While sections of the garden, with its five acres of planting, are organized by climatic zones, it is also organized to shape a kind of history, beginning with plants grown from “the oldest cultivated seeds known”: 10,000-year-old squash seeds found in a cave about 25 miles from the city.

Most dramatically, extending down the garden’s center are columns of organ pipe cactuses, planted as if to guard the prickly pear cactus gathered nearby. The prickly pear, or nopal, cactus turned out to form a crucial axis on which Spanish colonization turned. A white parasitic insect, the cochineal, can be seen on its broad leaves. Squeeze them, and a bright red stain is left behind, the source of a cherished crimson dye once coveted for oil paints and cardinal robes. The cochineal, Mr. de Ávila Blomberg explains, made “the splendor of Santo Domingo” possible. It is also used in the garden, he explains, to color the water that pours through a sculpture by the Oaxacan artist Francisco Toledo, called “La Sangre de Mitla” — the blood of Mitla — invoking one of the great local Zapotec ruins.

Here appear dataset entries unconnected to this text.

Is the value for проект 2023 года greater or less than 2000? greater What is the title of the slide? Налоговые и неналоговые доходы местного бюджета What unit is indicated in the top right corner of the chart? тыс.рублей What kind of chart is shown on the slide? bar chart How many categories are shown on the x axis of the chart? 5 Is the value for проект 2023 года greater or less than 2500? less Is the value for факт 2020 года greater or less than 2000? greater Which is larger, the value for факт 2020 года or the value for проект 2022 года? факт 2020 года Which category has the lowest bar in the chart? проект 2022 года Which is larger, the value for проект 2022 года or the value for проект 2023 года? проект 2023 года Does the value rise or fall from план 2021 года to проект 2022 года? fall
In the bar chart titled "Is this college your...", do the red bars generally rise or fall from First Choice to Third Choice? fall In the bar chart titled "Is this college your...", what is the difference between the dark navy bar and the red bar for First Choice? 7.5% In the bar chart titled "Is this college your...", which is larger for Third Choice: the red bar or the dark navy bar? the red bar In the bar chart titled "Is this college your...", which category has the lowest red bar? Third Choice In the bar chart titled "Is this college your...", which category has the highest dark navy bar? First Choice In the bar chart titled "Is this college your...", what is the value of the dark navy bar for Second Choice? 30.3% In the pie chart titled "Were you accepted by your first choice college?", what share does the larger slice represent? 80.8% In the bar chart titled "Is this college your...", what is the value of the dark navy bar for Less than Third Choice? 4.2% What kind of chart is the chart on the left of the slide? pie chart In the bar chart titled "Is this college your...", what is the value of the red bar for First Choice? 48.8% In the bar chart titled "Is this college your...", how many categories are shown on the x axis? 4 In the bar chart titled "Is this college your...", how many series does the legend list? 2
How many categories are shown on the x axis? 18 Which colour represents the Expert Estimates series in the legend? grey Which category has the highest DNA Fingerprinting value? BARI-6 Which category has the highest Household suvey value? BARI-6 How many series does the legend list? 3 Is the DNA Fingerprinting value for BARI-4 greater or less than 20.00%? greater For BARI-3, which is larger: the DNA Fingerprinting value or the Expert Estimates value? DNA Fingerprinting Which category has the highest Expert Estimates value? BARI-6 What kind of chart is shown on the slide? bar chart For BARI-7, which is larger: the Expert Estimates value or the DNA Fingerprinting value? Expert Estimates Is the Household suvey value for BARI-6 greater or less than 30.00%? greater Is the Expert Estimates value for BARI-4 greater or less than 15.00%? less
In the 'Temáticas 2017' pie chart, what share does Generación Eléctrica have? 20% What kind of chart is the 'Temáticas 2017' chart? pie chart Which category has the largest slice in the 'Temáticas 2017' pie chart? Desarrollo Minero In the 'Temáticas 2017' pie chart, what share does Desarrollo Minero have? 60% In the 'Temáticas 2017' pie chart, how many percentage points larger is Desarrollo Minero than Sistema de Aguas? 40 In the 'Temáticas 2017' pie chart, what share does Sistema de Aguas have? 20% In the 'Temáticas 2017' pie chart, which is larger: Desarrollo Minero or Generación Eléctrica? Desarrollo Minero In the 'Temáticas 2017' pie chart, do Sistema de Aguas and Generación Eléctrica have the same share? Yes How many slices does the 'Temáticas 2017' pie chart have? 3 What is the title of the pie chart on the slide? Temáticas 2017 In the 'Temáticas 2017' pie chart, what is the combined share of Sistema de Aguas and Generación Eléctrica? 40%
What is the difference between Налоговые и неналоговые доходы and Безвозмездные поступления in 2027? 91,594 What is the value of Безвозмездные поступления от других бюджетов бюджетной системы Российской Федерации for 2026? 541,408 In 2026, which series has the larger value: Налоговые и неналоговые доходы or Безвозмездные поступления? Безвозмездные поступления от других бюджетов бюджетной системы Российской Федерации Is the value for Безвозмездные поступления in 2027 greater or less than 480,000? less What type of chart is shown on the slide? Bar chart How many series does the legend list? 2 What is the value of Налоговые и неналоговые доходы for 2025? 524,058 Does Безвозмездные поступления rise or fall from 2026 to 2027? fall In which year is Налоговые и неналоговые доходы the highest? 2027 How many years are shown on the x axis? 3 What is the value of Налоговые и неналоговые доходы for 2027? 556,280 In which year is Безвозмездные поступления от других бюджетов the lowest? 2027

There is a polemical point to this bloodletting, of course, because this is a nationalist garden. And only partly in jest, Mr. de Ávila Blomberg makes sure that visitors notice that the garden’s design places a cactus along the path leading to the monastery’s arched window, as if “giving the finger” to its alien colonists.

But such polemical displays do not undermine the garden’s ultimate embrace of even that past as one more strand in a complex cultural fabric. And such tensions, along with so many others here, make the American identity museum, with its romantic imaginings, seem like bland fare in comparison.